§ Listed records
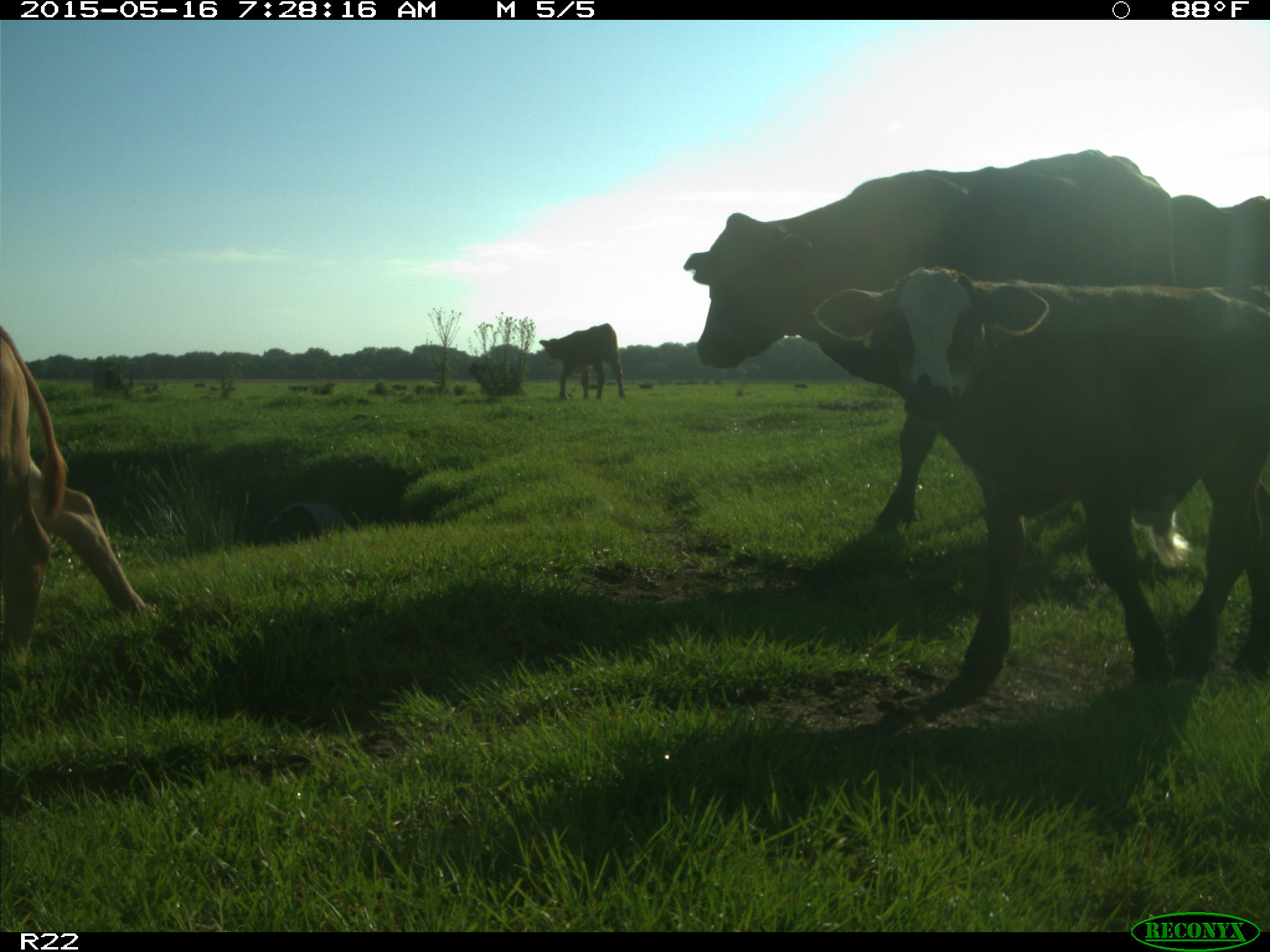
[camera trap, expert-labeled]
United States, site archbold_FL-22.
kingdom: Animalia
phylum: Chordata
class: Mammalia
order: Artiodactyla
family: Bovidae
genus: Bos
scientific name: Bos taurus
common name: domestic cow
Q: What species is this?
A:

§ Exercise requirements
When you copy the records above, keep every word exact and leave out the pictures they contain.

§ Answer to this exercise
[camera trap, expert-labeled]
United States, site archbold_FL-22.
kingdom: Animalia
phylum: Chordata
class: Mammalia
order: Artiodactyla
family: Bovidae
genus: Bos
scientific name: Bos taurus
common name: domestic cow
Q: What species is this?
A:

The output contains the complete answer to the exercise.